American Political Science Review, 1919, vol. 13, issue 4, 593-606

Abstract: Constitutional objections to many of the provisions of the civil service laws have been raised in several of the jurisdictions in which such legislation has been enacted. In addition to the national government there are today ten states which have provided for the application of the merit system to the appointment of all or a portion of the administrative officers and employees. These ten states with the dates of the adoption of the law are as follows: New York, 1883; Massachusetts, 1884; Wisconsin, 1905; New Jersey, 1908; Illinois, 1911; Colorado, 1912; Ohio, California and Connecticut, 1913; and Kansas, 1915. In Illinois and Colorado the employees in the state institutions had been under the merit system for several years prior to the adoption of the general civil service laws.In four of these jurisdictions—California, Colorado, Connecticut and Kansas—there have been no cases involving the constitutionality of civil service legislation. In Colorado there have been at least two bitter controversies in the courts as to the interpretation of the law but in neither case did the parties who fought the law contend that it was unconstitutional.

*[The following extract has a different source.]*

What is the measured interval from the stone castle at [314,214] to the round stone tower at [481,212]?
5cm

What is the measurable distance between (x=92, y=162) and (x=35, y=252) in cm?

The question of the legality of the adoption of the Colorado law has also been before the courts; but the constitutionality of the provisions of the law has not been attacked. In New Jersey the only case of importance touching the matter of constitutionality is that of the Attorney-General v. McGuinness, but here the decision dealt entirely with the constitutionality of one of the methods prescribed for extending the operation of the law to municipalities.